L' Aube
Noirmoutier, an 12 après la Chute.
L’aube nouvelle allait bientôt apparaître. Ici, sur mon île, tout était encore calme. La lumière montait doucement depuis l’horizon, effleurant les toits blanchis, les dunes silencieuses, les marais que je connaissais par cœur.
Je suis né à Noirmoutier, bien avant la Chute. J’ai grandi entre le bois de la Chaise et les marais salants de l’Épine, entre les pins tordus par le vent et les odeurs iodées du port de l’Herbaudière. J’ai vu cette île vivante, bruissante l’été, sauvage et battue par les tempêtes l’hiver. Et j’ai vu aussi son effacement progressif, quand le monde a implosé.
La Troisième Guerre mondiale n’a pas épargné la Vendée. Les grandes villes ont sombré rapidement, dans les flammes ou le silence. Mais ici, malgré les pluies noires et l’air devenu rare, l’île a tenu. On dit parfois qu’elle est restée debout par orgueil, ou par habitude d’être un monde à part. Je pense que c’est la mer qui nous a protégés. Elle nous a toujours séparés du reste du monde. Cette fois, elle nous a isolés pour mieux nous sauver.
Il ne reste presque rien des infrastructures d’avant. Le pont a été démonté, pierre par pierre, pour éviter les pillages. Le Gois, lui, existe encore, mais il est devenu trop dangereux. Les eaux l’ont rongé. On ne traverse plus. On reste entre nous.
Ce matin, comme chaque matin, je monte à l’ancienne tour du château. C’est devenu mon poste d’observation, mon repère. D’ici, je vois la mer partout : au nord, elle lèche les dunes de Barbâtre ; au sud, elle entoure les digues reconstruites à la main. Les anciennes zones touristiques sont désertes. Les campings ont été réinvestis par les collectifs de bâtisseurs. On y vit, on y travaille, on y apprend.

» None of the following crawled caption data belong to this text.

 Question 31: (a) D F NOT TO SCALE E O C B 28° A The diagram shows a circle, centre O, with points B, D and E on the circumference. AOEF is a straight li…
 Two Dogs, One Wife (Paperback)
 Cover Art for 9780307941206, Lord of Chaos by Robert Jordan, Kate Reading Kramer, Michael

Il n’y a plus de pouvoir central. Juste des cercles, des décisions prises ensemble, à la pleine lune. On a recréé une forme de société, lente, rustique, mais plus juste. Le sel est redevenu essentiel. Il soigne, il conserve, il unit. Chaque été, les marais reprennent vie. Et moi, l’enfant du pays, je guide ceux qui ne sont pas d’ici. Je leur montre comment écouter l’île. Elle parle, elle respire encore. Sous les cicatrices, elle vit.

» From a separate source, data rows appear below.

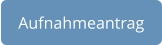 Aufnahmeantrag
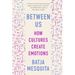 Between Us: How Cultures Create Emotions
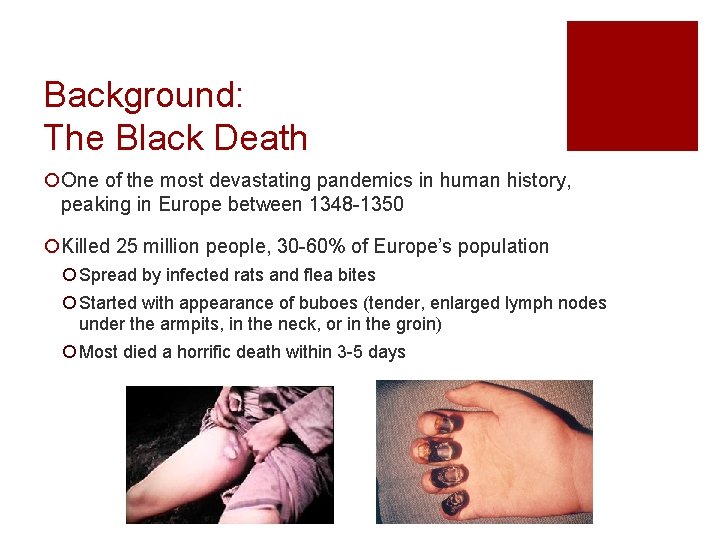 Background: The Black Death ¡One of the most devastating pandemics in human history, peaking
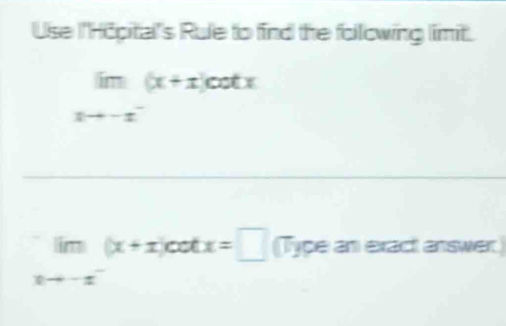 Use l'Höpital's Rule to find the following limit.
limlimits _xto -x^-(x+x)cot x
lim(x+x)cot x=□ Type an exact answer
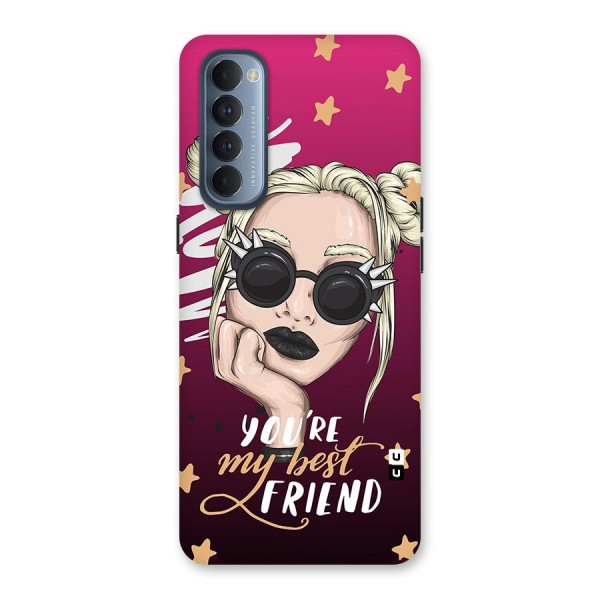 You My Best Friend Back Case for Oppo Reno4 Pro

Parfois, je passe près de l’école de mon enfance. Elle est vide. Une ruine. Des herbes ont tout envahi. Mais je m’arrête là un instant. Parce qu’il faut se souvenir. Pas pour pleurer, non. Pour ne pas recommencer.

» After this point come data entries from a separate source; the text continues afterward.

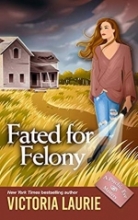 Fated for Felony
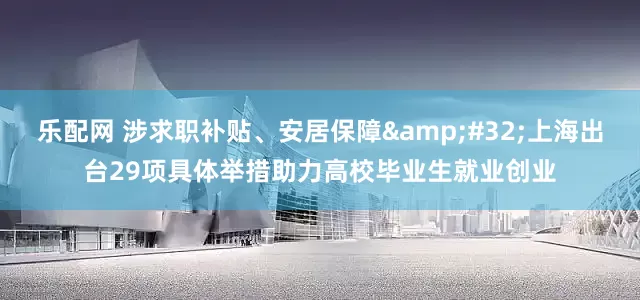 乐配网 涉求职补贴、安居保障&#32;上海出台29项具体举措助力高校毕业生就业创业
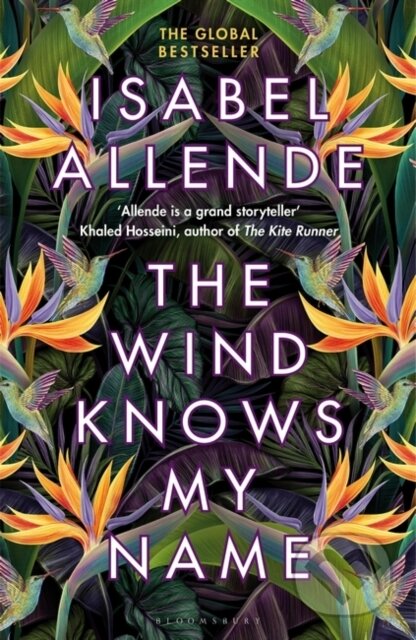 Kniha: The Wind Knows My Name (Allende Isabel). Bloomsbury, 2023 Kniha: The Wind Knows My Name (Allende Isabel). Bloomsbury, 2023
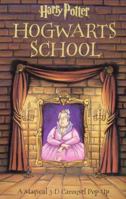 Harry Potter Hogwarts School: A Magical 3-D Carousel 0439286115 Book Cover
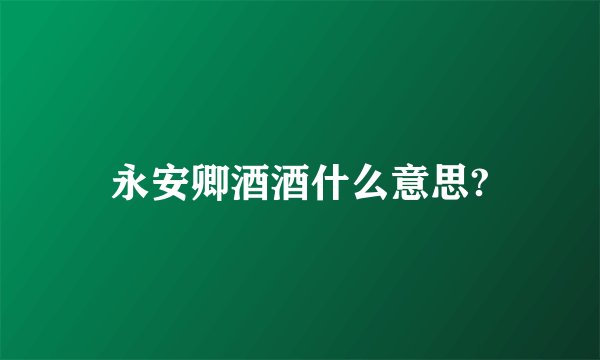永安卿酒酒什么意思?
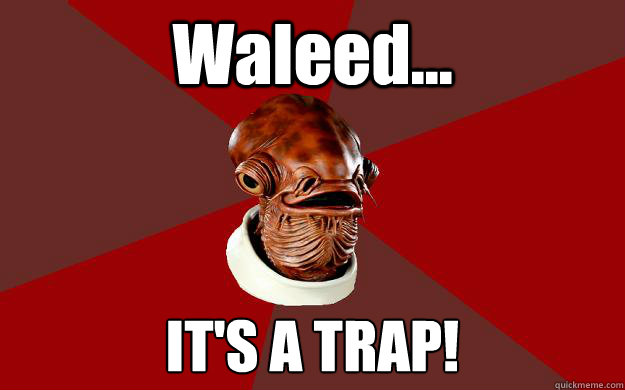 Waleed... IT'S A TRAP!  Admiral Ackbar Relationship Expert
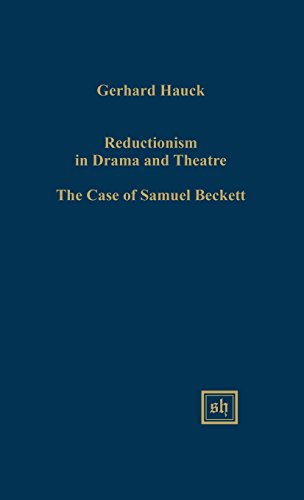 Reductionism In Drama And The Theater The Case Of Samuel Beckett (scripta Human [Hardcover]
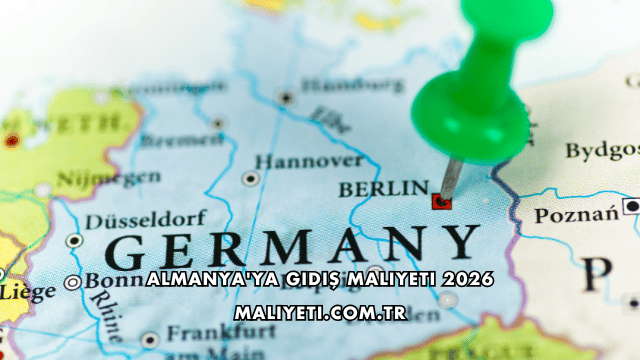Almanya'ya Gidiş Maliyeti 2026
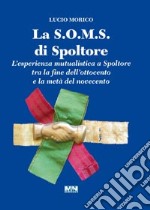 La S.O.M.S. di Spoltore. L'esperienza mutualistica a Spoltore tra la fine dell'ottocento e la metà del novecento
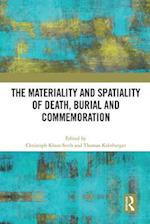The Materiality and Spatiality of Death, Burial and Commemoration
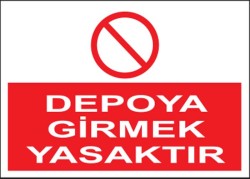 PVC Depoya Girmek Yasaktır Levhası - Sınırlı Stok Özel Fiyat - 1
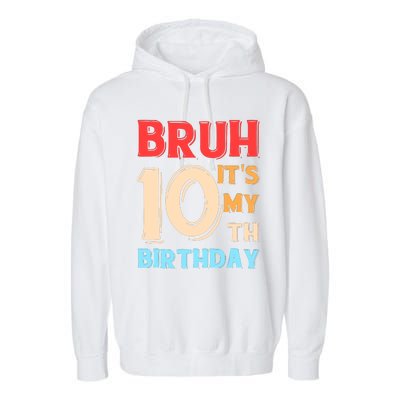 Bruh ItS My 10th Birthday Garment-Dyed Fleece Hoodie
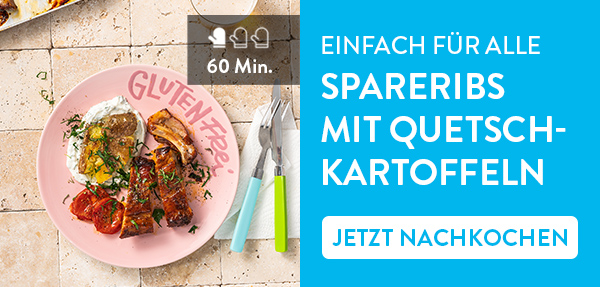 Einfach für alle. Spareribs mit Quetschkartoffeln. Jetzt nachkochen.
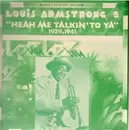 LP - Louis Armstrong - Heah Me Talkin' To Ya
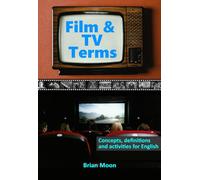 Film and TV Terms: Concepts, Definitions and Activities for English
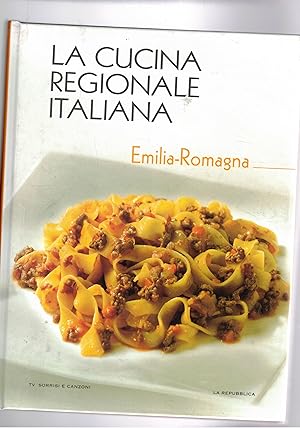 Imagen del vendedor de La cucina regionale italiana: Emilia Romagna. a la venta por Libreria Gull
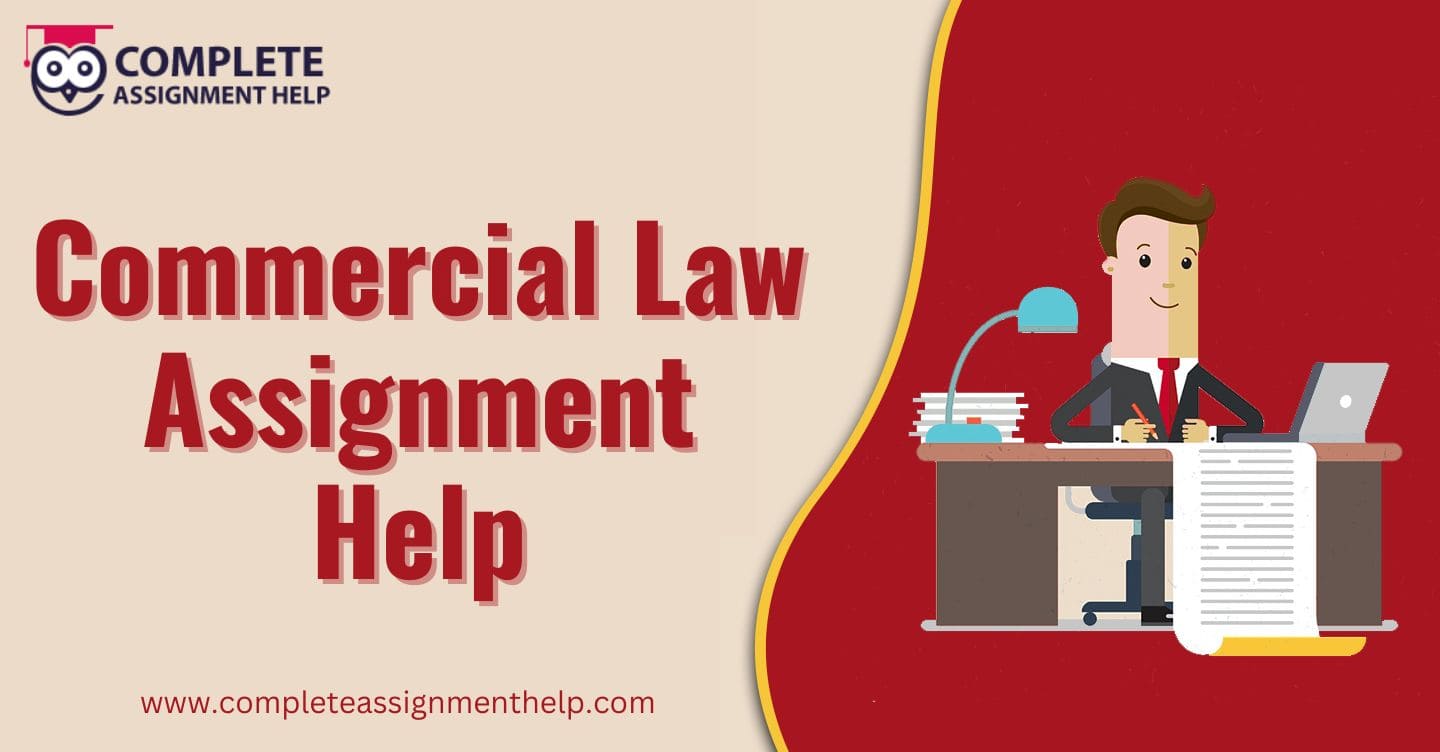 Trusted By 10000+ Students for Flawless Commercial Law Assignment Help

Ce matin, il y a une lumière particulière. L’air n’a plus ce goût métallique des premières années. Les oiseaux sont revenus. Même les abeilles. Et dans les potagers collectifs, les premiers plants de tomates fleurissent sans abri.
J’arpente la plage de Luzéronde. À marée basse, la mer dégage ses secrets. Les coques rouillées d’anciens voiliers, les restes d’un monde trop pressé. Je touche le sable, je respire.
L’île a changé, mais elle est là. Et moi aussi.
L’aube nouvelle n’est pas une révolution. C’est une respiration.
Peut-être que cette fois, on fera mieux.
Peut-être que cette île, la mienne, montrera le chemin.